• [Written instruction A]
In the notebook excerpt, what TensorFlow version does the output show?
• [Written instruction B]
Put the records into a JSON list of strings, one string per line, leaving out blank lines. Begin at the line that contains "Does (790,130) appear" and stop at the end of the records.
--- BEGIN Excerpt ---
In [17]:
## Load libraries
import numpy as np
import sys
import matplotlib.pyplot as plt
import matplotlib.cm as cm
plt.style.use('dark_background')
%matplotlib inline

In [18]:
import tensorflow as tf

In [19]:
tf.__version__

'2.15.0'

In [20]:
# Generate artificial data with 5 samples, 4 features per sample
# and 3 output classes
num_samples = 5 # number of samples
num_features = 4 # number of features (a.k.a. dimensionality)
num_labels = 3 # number of output labels
# Data matrix (each column = single sample)
X = np.random.choice(np.arange(3, 10), size = (num_features, num_samples), replace = True)
# Class labels
y = np.random.choice([0, 1, 2], size = num_samples, replace = True)
print(X)
print('------')
print(y)
print('------')
# One-hot encode class labels
y = tf.keras.utils.to_categorical(y)
--- END Excerpt ---
--- BEGIN Records for the exercise ---
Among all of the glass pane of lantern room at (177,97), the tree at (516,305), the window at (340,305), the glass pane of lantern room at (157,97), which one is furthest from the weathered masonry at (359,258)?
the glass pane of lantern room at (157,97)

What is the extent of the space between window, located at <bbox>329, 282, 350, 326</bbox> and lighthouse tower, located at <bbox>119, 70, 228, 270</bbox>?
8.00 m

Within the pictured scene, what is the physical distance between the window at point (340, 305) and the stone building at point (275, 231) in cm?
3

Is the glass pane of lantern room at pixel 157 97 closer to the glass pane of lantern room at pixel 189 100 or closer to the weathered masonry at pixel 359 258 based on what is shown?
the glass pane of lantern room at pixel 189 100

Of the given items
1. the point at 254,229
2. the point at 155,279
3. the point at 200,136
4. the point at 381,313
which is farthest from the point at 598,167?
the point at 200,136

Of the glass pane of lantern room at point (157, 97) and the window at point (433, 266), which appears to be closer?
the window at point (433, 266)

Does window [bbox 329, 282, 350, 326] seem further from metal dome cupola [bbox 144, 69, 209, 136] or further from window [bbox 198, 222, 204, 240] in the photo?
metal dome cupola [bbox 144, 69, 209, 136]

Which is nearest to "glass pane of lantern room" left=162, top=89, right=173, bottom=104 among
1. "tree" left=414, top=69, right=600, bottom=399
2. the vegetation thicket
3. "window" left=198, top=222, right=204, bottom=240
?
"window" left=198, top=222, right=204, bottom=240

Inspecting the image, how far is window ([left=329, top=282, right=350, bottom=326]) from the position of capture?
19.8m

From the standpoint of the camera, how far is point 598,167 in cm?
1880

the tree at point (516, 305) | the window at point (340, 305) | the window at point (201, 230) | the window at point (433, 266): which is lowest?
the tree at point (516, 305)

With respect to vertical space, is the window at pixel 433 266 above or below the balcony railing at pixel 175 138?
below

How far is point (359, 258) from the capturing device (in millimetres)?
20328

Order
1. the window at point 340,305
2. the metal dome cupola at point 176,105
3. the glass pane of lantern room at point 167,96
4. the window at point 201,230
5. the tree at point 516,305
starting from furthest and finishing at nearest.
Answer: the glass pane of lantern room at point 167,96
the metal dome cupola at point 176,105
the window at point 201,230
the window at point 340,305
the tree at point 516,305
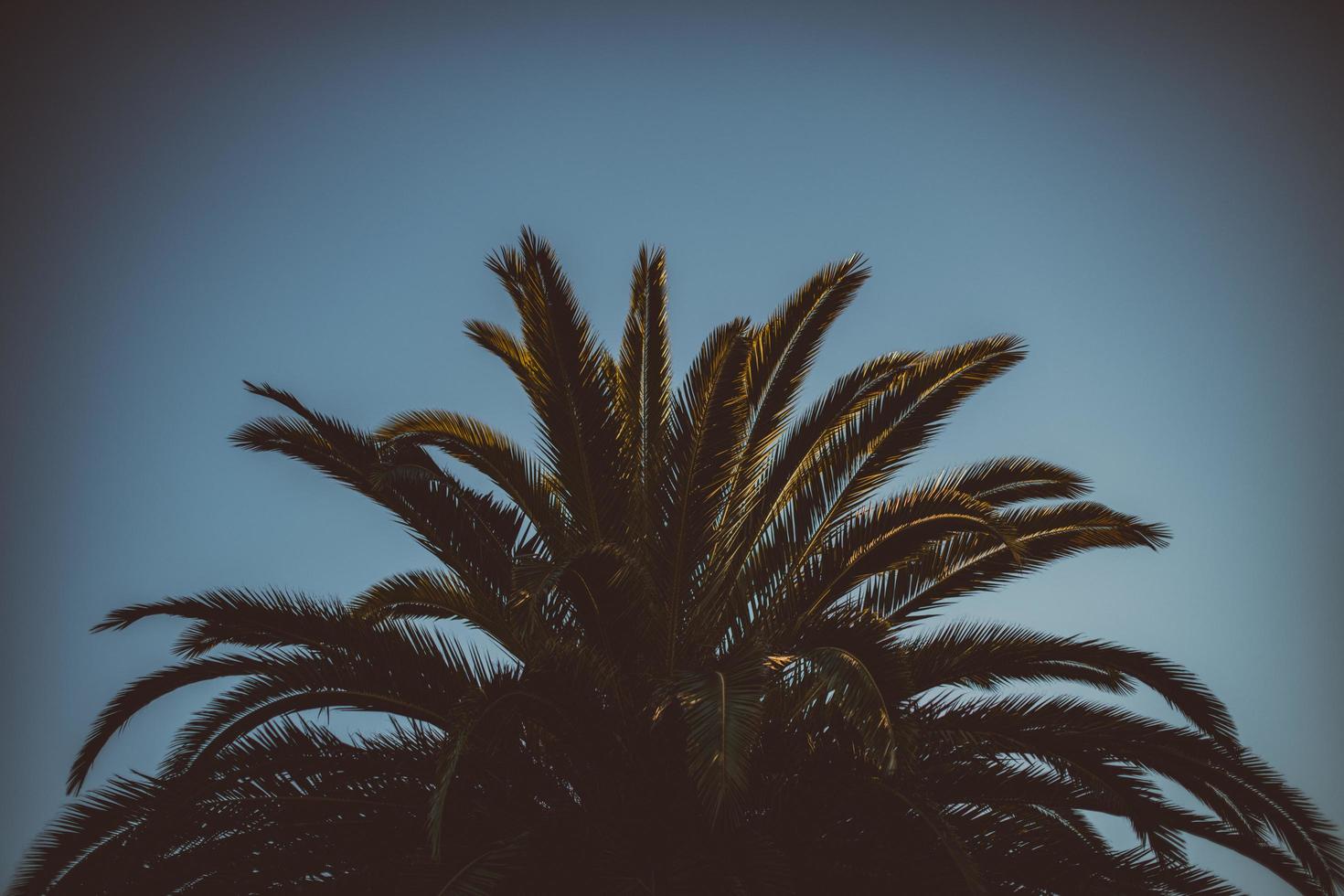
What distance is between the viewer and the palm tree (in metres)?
7.12

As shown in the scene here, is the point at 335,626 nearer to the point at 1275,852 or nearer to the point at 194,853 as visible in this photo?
the point at 194,853

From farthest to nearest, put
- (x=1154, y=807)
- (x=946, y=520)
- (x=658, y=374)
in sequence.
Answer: (x=658, y=374)
(x=1154, y=807)
(x=946, y=520)

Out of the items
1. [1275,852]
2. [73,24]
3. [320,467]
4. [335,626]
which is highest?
[73,24]

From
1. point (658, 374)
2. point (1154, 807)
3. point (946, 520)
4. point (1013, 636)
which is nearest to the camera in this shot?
point (946, 520)

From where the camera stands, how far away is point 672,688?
263 inches

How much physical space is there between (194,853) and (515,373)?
424 centimetres

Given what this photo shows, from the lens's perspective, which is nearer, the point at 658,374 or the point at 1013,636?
the point at 1013,636

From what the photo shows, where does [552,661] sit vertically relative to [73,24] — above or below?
below

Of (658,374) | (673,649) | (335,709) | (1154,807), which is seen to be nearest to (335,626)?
(335,709)

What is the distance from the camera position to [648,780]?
24.1ft

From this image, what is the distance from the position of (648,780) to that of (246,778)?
2663 millimetres

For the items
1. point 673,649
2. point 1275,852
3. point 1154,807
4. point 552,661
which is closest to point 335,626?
point 552,661

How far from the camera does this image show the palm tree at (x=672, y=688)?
712 cm

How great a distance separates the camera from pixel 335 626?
7.64 meters
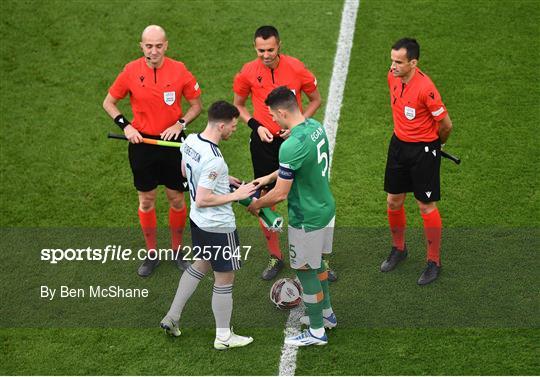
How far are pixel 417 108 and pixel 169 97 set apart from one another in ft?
7.52

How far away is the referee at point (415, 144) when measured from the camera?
829cm

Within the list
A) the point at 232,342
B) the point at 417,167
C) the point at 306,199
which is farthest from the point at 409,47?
the point at 232,342

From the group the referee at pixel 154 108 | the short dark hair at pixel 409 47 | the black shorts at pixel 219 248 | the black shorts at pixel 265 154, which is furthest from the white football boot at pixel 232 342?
the short dark hair at pixel 409 47

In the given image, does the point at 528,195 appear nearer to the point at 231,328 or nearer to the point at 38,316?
the point at 231,328

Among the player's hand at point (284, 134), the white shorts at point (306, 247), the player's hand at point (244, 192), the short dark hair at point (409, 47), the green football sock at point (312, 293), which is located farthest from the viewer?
the player's hand at point (284, 134)

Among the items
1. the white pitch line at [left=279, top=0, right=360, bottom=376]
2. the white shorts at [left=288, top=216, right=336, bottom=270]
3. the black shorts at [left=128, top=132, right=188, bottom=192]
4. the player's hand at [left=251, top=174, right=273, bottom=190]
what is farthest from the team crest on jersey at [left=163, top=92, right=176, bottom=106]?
the white pitch line at [left=279, top=0, right=360, bottom=376]

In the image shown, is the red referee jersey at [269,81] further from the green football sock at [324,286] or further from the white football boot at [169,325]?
→ the white football boot at [169,325]

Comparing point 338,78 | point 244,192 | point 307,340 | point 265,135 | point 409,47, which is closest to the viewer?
point 244,192

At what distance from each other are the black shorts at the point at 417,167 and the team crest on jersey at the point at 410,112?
27 centimetres

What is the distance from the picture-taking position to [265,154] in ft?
28.8

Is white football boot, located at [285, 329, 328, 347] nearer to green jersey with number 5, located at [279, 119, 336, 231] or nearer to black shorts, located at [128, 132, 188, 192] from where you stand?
green jersey with number 5, located at [279, 119, 336, 231]

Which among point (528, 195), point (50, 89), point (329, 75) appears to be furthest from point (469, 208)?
point (50, 89)

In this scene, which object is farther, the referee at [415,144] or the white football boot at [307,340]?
the referee at [415,144]

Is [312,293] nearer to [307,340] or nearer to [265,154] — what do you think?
[307,340]
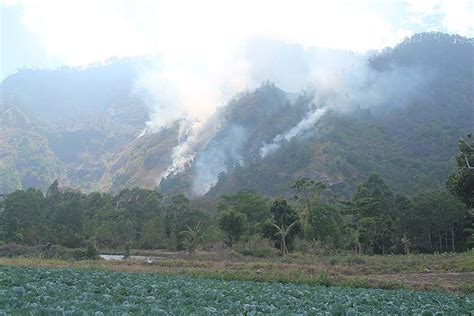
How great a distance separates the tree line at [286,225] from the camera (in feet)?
223

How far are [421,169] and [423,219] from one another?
2637 inches

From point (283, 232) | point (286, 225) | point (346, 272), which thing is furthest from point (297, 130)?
point (346, 272)

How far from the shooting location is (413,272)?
127 ft

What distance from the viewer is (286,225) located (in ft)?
226

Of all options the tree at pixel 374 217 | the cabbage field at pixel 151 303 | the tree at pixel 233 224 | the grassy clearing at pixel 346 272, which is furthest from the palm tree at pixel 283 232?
the cabbage field at pixel 151 303

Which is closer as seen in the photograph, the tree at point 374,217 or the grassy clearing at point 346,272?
the grassy clearing at point 346,272

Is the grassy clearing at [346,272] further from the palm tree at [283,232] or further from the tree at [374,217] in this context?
the tree at [374,217]

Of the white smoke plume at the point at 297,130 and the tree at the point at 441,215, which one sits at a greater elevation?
the white smoke plume at the point at 297,130

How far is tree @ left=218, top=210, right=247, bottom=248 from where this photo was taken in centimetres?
7056

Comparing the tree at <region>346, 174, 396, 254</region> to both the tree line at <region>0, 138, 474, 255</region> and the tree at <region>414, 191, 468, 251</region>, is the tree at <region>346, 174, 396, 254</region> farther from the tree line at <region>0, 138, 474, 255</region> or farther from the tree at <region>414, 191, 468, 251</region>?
the tree at <region>414, 191, 468, 251</region>


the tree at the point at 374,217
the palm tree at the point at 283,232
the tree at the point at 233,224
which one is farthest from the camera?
the tree at the point at 233,224

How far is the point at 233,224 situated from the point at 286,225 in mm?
8580

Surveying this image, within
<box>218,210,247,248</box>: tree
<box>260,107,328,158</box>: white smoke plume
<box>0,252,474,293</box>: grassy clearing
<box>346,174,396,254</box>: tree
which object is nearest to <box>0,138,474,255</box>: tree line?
<box>218,210,247,248</box>: tree

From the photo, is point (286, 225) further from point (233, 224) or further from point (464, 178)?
point (464, 178)
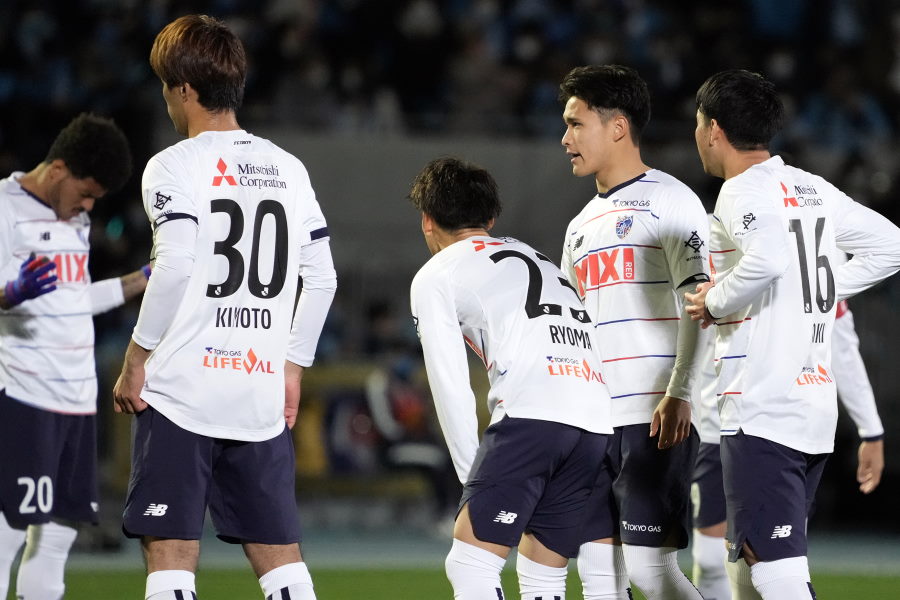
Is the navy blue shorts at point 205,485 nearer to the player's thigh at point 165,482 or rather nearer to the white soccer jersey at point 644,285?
the player's thigh at point 165,482

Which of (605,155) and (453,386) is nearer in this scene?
(453,386)

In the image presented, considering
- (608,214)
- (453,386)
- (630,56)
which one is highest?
(630,56)

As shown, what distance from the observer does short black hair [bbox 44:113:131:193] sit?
19.6ft

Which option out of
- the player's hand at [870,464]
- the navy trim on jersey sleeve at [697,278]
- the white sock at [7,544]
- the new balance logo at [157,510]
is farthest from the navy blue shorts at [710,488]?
the white sock at [7,544]

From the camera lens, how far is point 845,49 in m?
16.4

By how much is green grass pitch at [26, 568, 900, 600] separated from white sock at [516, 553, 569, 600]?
3.39 metres

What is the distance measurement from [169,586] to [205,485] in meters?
0.35

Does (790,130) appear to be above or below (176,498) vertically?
above

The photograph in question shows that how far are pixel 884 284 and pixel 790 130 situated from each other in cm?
243

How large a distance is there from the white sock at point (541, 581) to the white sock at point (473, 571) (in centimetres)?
--- END Records for the exercise ---
• [Final answer A]
2.15.0

• [Final answer B]
[
  "Does (790,130) appear to be above or below (176,498) vertically?",
  "above",
  "The photograph in question shows that how far are pixel 884 284 and pixel 790 130 situated from each other in cm?",
  "243",
  "How large a distance is there from the white sock at point (541, 581) to the white sock at point (473, 571) (in centimetres)?"
]